Monday, December 5, 2016

Optimize For Unknown

Hello Dear Reader!  It's been a while.  I was working with a friend and we came across an interesting problem.  They had a large amount of skewness/data skew.  This led to some performance issues for them.  The way this manifested itself was in a set of queries that ran quickly, normally within seconds.  Then occasionally they ran much longer.  To be precise, they ran about x800 times longer.


As you can imagine this is a less than ideal situation for a production environment.  Their solution was to add OPTION (RECOMPILE)  to all of their stored procedures.  This solved the issue with their data skew.  It caused additional side effects.  Increased CPU as every stored procedure now had to recompile before execution.  No stored procedure could experience plan reuse.  Using DMV's to track stored procedure utilization and statistics no longer worked.


"So Balls", you say, "What is the alternative?  Is there an alternative?  And what in the name of King and Country is skewness/data skew!"

Ahh great question Dear Reader!  Dear Reader why are you English today?

"Because you watched the Imitation Game last night, and Benedict Cumberbatch's voice is still stuck in your head."

Right as always Dear Reader!  Good point let's explain it and then do a Demo!


SKEWNESS/DATA SKEW


Skewness is a term from statistics and probability theory that refers to the asymmetry on the probability distribution of a real valued random variable about its mean.   This could get complicated quickly.  In simpler terms that I can understand it means that there are patterns based on variables with an assigned real value.  Based on those variables skewness can be determined and it is the
difference of the normal.

How does this effect our query plans.  With data skew we have a over abundance of data that fits one statistical model and it does not fit for others.  This means the way the SQL Server Cardinality Estimator estimates for one may be different for another based on statistics.

Here's a quick example.  I have a school with 100,000 students.  Every student has a combination of 10 different last names.  On average one could assume that every 10,000 students will have different last names.  If we randomly assign these values, there will be a slight skewness.  Most of the ranges will be similar.  For this example I'll use my students table from my college database.

       select
              lastname, count(*)
       from
              dbo.students
       group by lastname

       order by count(*) desc;



Now we move a new student to the area.  This one student will give us quite a bit of data skew, and will be extremely asymmetrical to the other results.

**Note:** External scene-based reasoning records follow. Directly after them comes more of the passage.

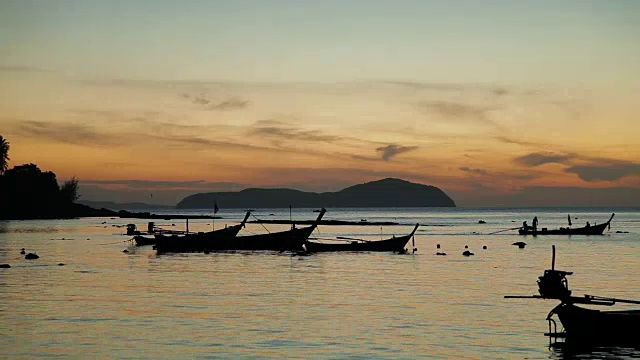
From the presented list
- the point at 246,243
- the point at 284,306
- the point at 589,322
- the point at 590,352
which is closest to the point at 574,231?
the point at 246,243

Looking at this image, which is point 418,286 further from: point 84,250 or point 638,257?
point 84,250

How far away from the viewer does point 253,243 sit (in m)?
76.7

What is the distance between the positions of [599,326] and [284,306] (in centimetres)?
1462

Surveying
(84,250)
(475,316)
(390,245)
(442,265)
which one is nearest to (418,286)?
(475,316)

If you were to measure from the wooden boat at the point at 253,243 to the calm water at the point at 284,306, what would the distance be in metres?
8.89

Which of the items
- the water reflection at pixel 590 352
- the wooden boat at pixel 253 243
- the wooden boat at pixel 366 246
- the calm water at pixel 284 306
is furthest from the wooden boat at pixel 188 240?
the water reflection at pixel 590 352

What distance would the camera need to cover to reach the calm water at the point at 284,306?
26.5m

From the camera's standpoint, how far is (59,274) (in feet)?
169

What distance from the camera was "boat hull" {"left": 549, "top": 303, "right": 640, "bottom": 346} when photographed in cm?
2633

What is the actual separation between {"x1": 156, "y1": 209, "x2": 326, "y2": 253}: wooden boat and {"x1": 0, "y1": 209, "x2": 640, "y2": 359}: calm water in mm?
8893

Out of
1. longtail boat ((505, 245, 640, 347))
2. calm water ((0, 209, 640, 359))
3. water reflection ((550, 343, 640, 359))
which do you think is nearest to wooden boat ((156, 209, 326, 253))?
calm water ((0, 209, 640, 359))

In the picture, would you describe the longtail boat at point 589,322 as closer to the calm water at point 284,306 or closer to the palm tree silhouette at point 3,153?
the calm water at point 284,306

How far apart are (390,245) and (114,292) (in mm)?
38701

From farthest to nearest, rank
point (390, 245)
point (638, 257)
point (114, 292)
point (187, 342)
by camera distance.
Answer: point (390, 245) < point (638, 257) < point (114, 292) < point (187, 342)
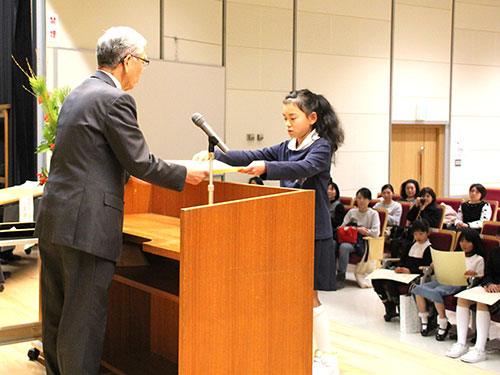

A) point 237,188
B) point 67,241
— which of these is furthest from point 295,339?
point 67,241

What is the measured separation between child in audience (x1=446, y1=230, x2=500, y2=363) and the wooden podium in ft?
6.72

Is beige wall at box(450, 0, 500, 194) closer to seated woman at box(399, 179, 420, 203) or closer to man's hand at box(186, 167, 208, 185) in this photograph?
seated woman at box(399, 179, 420, 203)

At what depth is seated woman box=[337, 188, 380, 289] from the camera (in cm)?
637

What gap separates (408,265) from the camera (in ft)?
17.0

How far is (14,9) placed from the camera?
7770mm

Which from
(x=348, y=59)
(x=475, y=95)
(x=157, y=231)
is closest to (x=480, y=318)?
(x=157, y=231)

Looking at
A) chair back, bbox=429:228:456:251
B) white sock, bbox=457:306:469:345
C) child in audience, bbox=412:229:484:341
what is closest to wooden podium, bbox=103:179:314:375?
white sock, bbox=457:306:469:345

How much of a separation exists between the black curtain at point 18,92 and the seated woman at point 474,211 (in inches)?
203

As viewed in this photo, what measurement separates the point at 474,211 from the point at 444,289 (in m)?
2.57

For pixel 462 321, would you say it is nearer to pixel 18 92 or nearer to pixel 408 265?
pixel 408 265

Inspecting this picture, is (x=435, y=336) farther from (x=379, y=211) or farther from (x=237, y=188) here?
(x=237, y=188)

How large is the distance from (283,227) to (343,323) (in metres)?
Answer: 2.73

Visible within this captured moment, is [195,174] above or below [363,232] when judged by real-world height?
above

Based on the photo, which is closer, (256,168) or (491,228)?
(256,168)
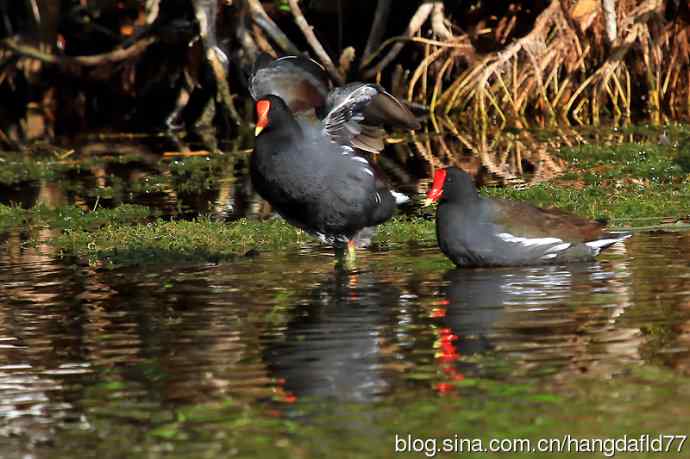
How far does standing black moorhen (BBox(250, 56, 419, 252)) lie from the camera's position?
404 inches

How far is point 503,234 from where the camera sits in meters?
10.1

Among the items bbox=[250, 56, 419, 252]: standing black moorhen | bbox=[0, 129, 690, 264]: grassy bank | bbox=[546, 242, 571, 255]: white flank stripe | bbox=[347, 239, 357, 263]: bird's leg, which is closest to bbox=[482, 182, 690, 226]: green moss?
bbox=[0, 129, 690, 264]: grassy bank

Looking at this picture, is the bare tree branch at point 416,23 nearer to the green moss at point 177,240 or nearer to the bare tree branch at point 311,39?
the bare tree branch at point 311,39

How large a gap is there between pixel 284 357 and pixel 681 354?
1967 mm

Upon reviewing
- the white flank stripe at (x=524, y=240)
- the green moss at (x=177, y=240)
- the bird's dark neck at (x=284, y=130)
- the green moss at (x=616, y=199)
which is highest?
the bird's dark neck at (x=284, y=130)

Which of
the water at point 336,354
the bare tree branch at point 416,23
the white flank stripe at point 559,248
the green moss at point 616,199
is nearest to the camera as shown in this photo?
the water at point 336,354

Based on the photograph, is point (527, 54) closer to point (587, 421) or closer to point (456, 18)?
point (456, 18)

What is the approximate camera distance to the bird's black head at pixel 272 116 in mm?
10234

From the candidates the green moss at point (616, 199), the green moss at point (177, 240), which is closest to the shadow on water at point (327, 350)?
the green moss at point (177, 240)

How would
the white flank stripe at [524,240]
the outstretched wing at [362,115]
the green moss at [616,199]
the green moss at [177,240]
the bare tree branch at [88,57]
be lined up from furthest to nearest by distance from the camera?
1. the bare tree branch at [88,57]
2. the green moss at [616,199]
3. the green moss at [177,240]
4. the outstretched wing at [362,115]
5. the white flank stripe at [524,240]

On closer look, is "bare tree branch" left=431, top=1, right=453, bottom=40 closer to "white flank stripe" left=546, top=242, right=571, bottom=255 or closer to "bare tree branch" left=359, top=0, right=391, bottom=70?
"bare tree branch" left=359, top=0, right=391, bottom=70

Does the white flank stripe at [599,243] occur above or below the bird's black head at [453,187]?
below

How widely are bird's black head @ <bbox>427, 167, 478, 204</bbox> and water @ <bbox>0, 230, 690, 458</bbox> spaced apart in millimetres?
493

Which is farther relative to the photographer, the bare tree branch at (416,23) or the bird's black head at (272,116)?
the bare tree branch at (416,23)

In order to show this in action we'll make a stored procedure that returns our First Name, Last Name, and the Course Name of students by last name.  Remember some students will have multiple courses.  This means we will have more results than we do last names.


if exists(select name from sys.procedures where name='p_sel_get_stu_name')
begin
       drop procedure p_sel_get_stu_name
end
go
create procedure p_sel_get_stu_name(@lname varchar(50))
as
begin
      
       select
              s.FirstName
              ,s.LastName
              ,c.courseName
       from
              dbo.students s
              left join enrollment e
              on s.studentID=e.studentid
              left join courses c
              on e.courseid = c.courseid
       where
                     lastname=@lname

end

So now we will execute this query and see the difference between our query plans and benchmark  the performance.

exec p_sel_get_stu_name 'Bradley' with recompile;



exec p_sel_get_stu_name 'Segarra' with recompile;



The first query took a little over a second to return two rows.  The second query was sub-second and returned 13,843 rows.  Each execution plan was different.  One was parallel, the other was serial.  That makes sense Parallel returned over 13,000 rows, serial only returned 2 row.  The statistical variance is different.  The cardinality estimate gave us different results.

Now let's make this bad.  I'm going to run the first query and second query again.  This time I'm removing the with recompile.

exec p_sel_get_stu_name 'Bradley';
exec p_sel_get_stu_name 'Segarra';

The first query did not change.   The second one did.


We used the cached plan.  Because of data skew we forced 13,843 rows through the serial execution plan.  The result was 8 minutes and 42 seconds instead of a sub-second query.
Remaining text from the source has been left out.